**Task to complete:**
Please filter the listing below and copy out the lines that hold "common".

**Data to process:**

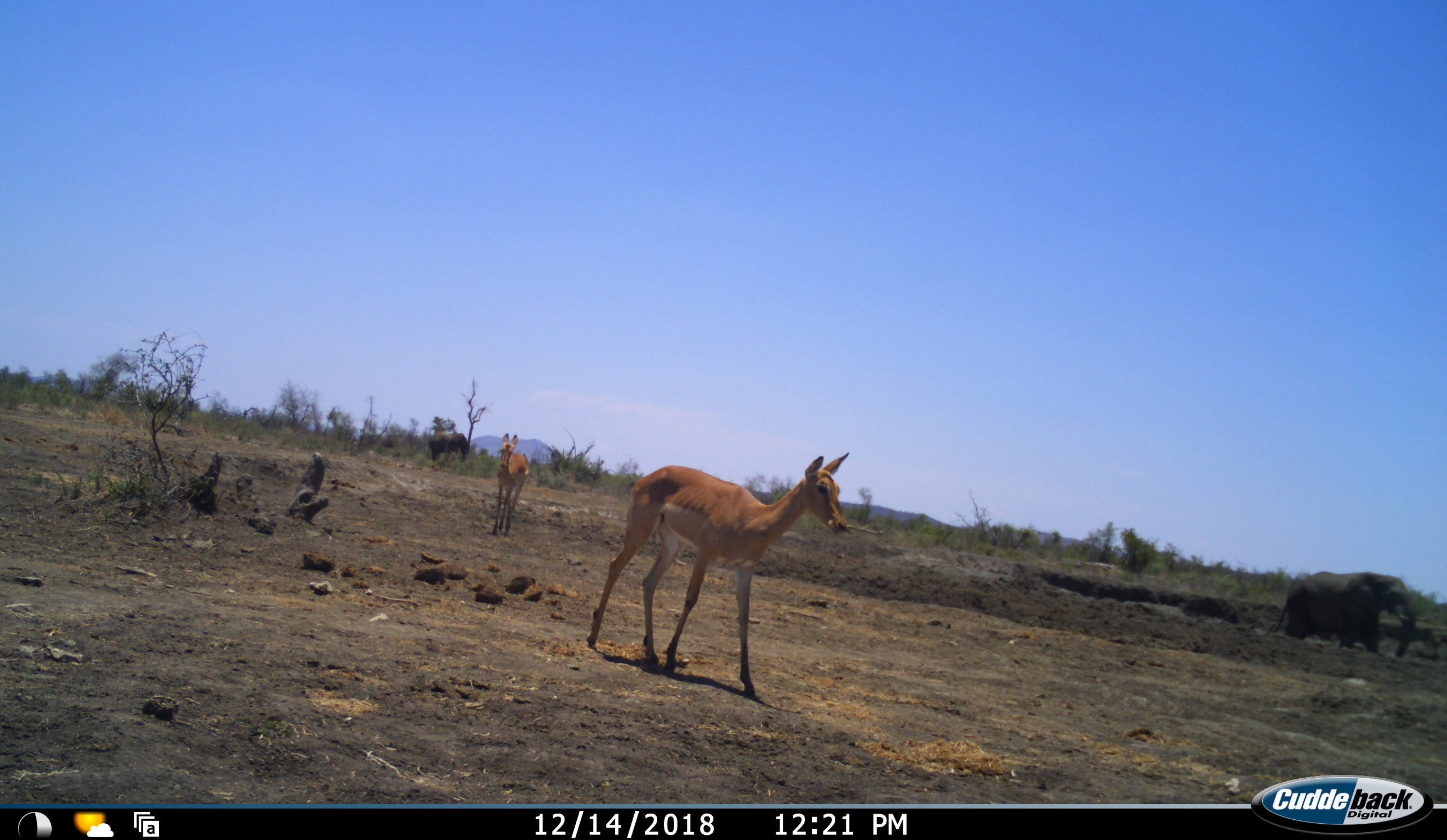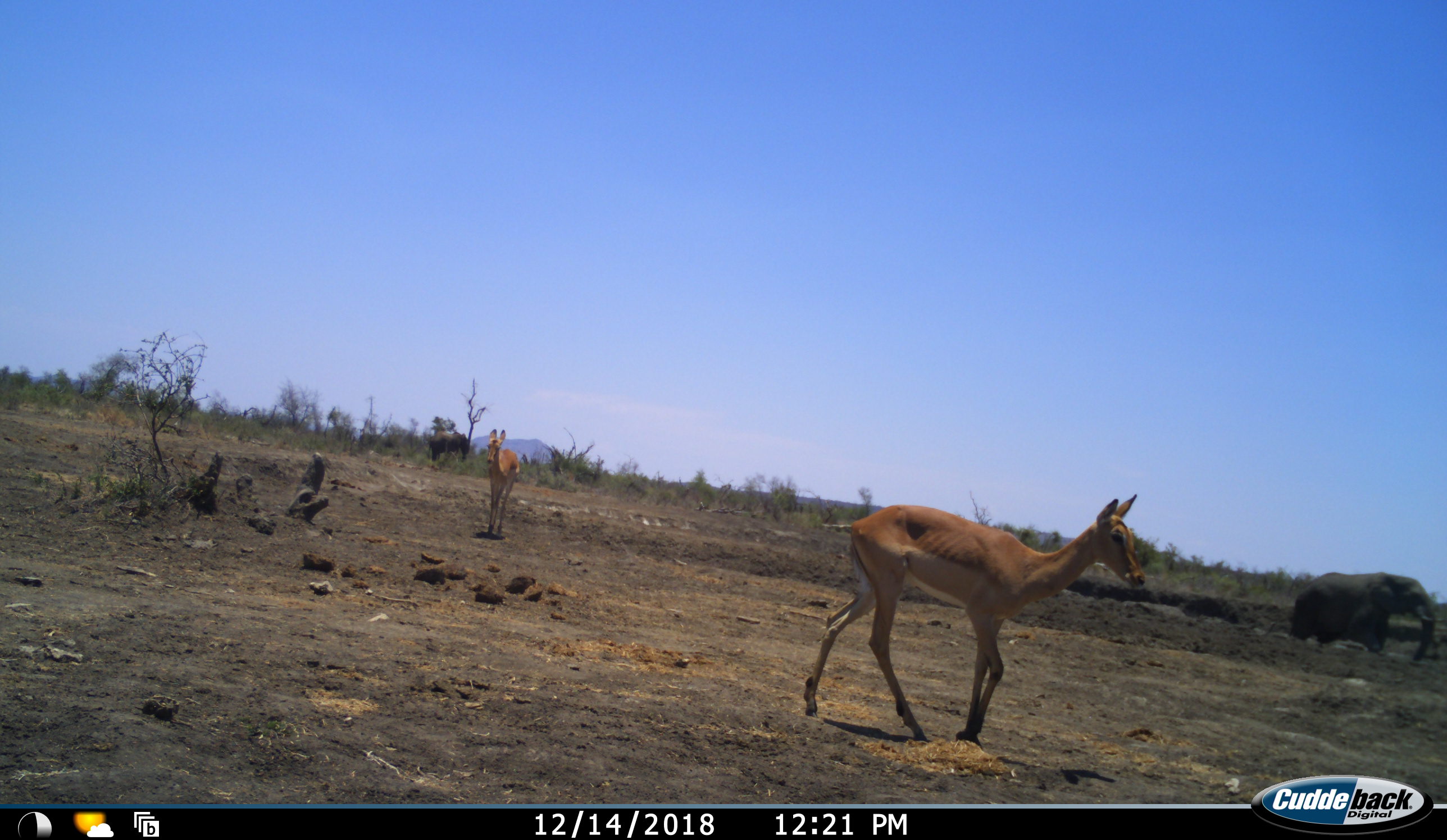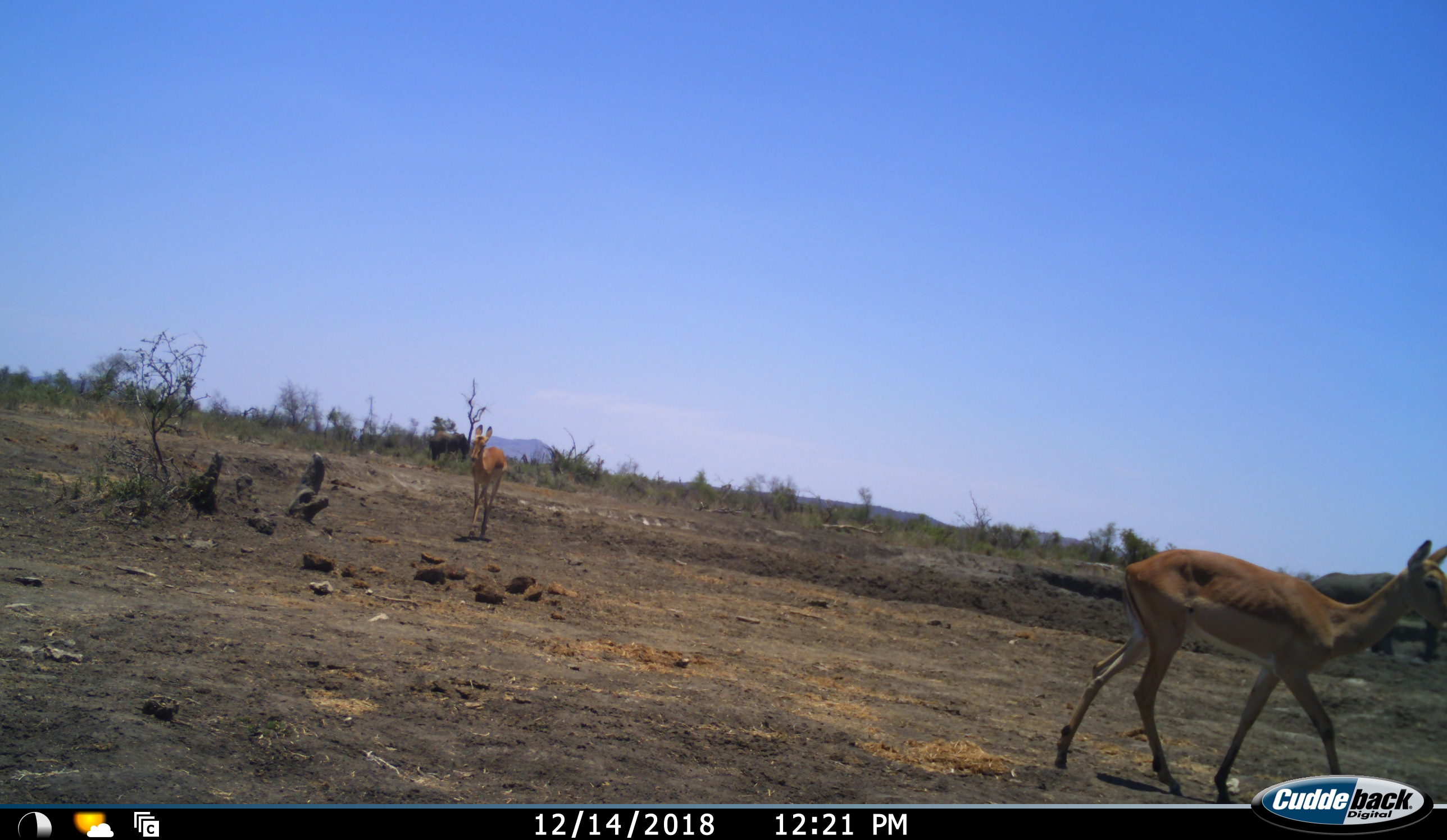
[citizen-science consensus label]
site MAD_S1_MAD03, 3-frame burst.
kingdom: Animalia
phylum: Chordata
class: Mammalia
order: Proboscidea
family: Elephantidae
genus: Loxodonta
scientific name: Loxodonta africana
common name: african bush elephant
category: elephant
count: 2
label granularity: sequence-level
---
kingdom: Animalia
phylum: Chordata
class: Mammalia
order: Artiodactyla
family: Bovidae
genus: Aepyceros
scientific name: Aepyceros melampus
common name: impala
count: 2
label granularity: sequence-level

==

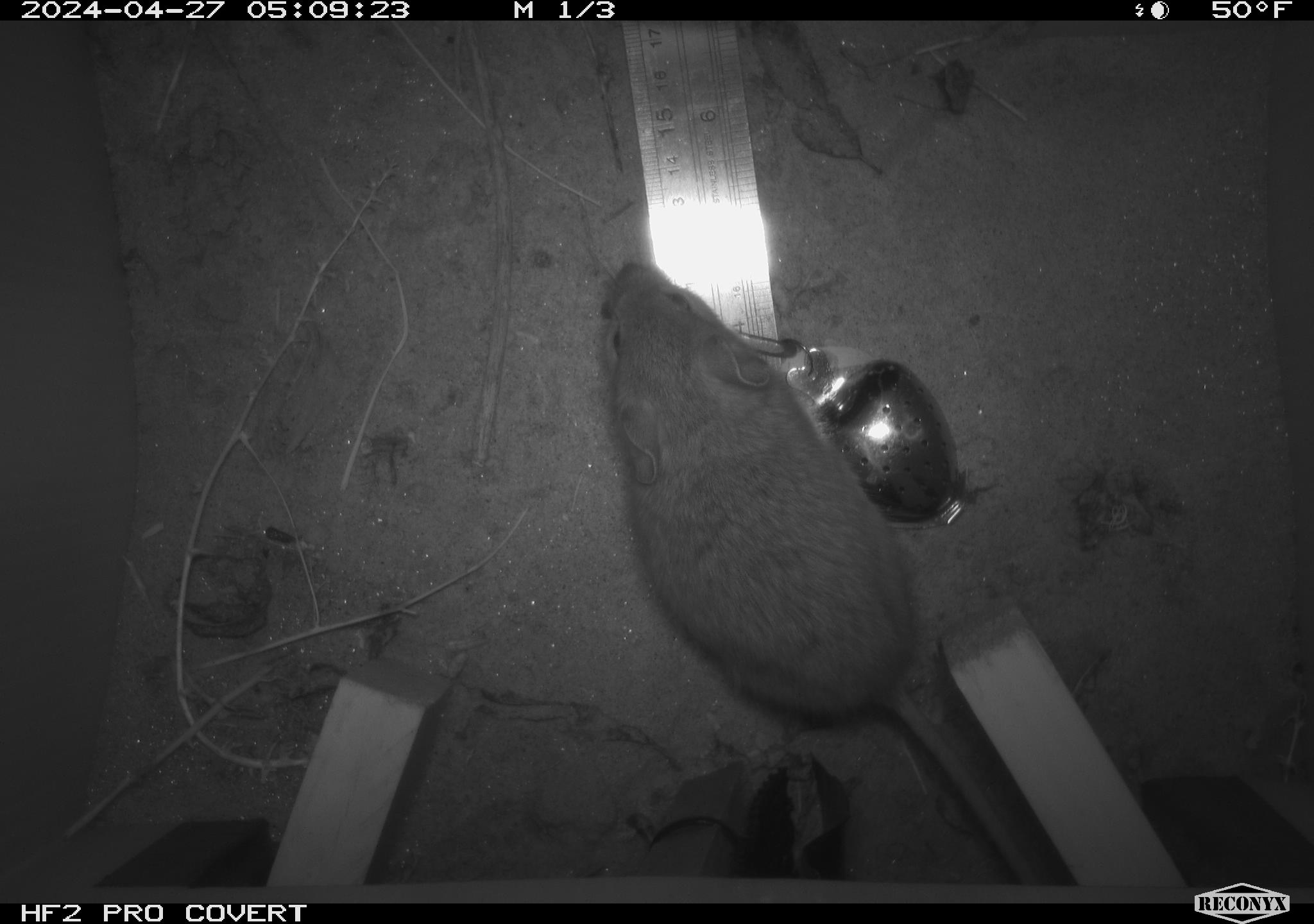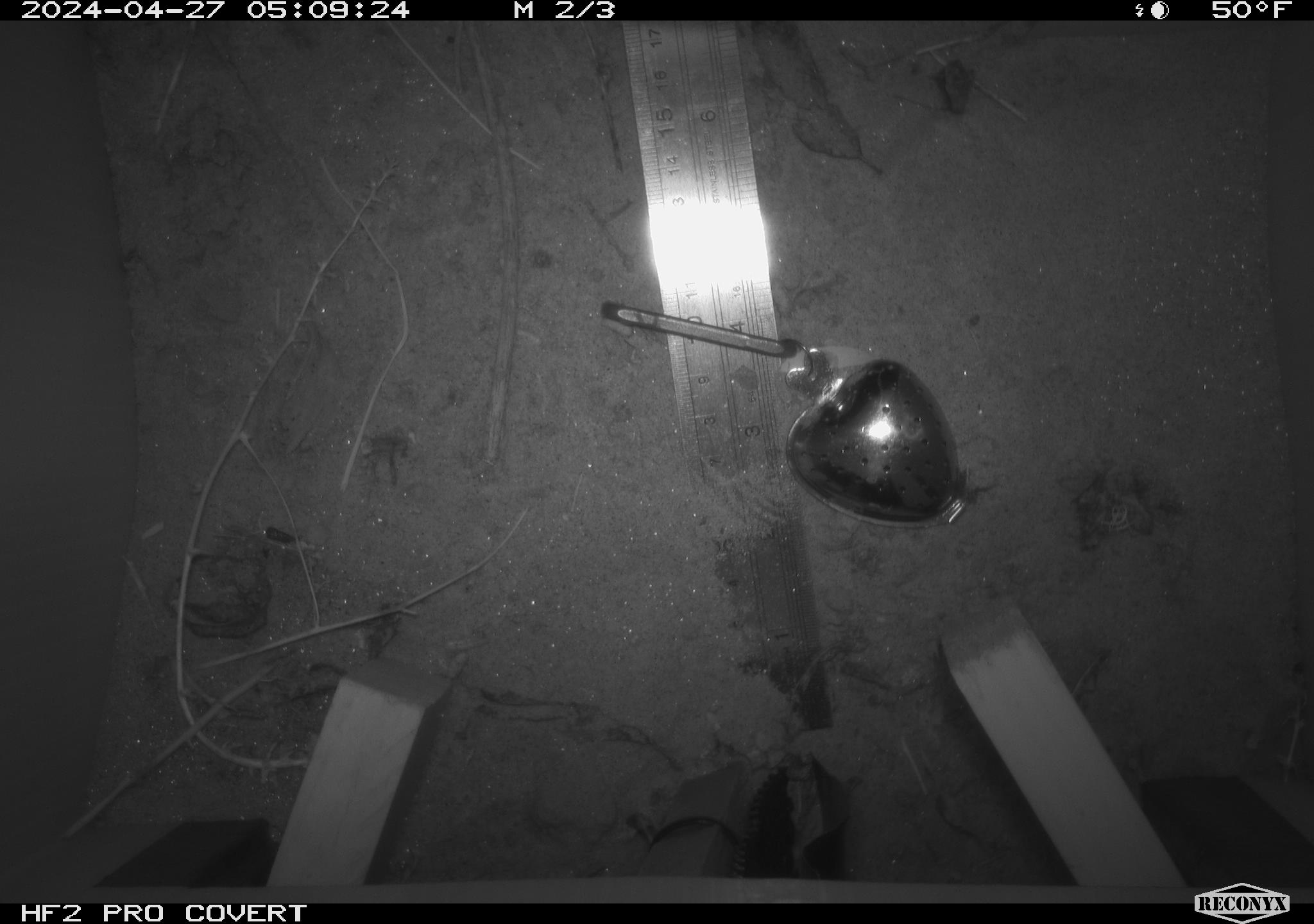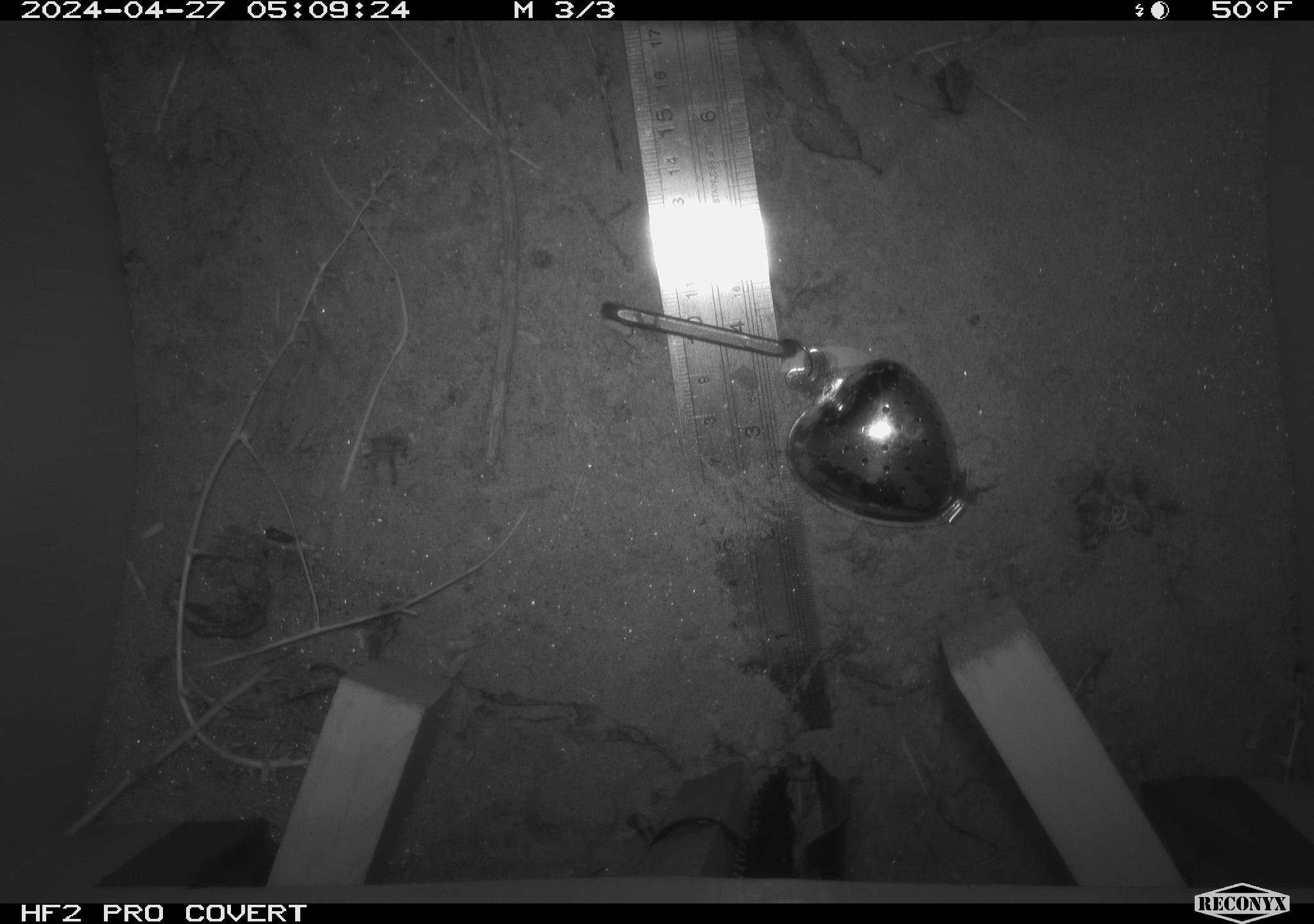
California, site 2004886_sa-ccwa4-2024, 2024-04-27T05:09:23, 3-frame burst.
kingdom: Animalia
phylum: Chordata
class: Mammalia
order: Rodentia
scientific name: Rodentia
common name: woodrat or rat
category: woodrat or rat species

**Finished task:**
common name: african bush elephant
common name: impala
common name: woodrat or rat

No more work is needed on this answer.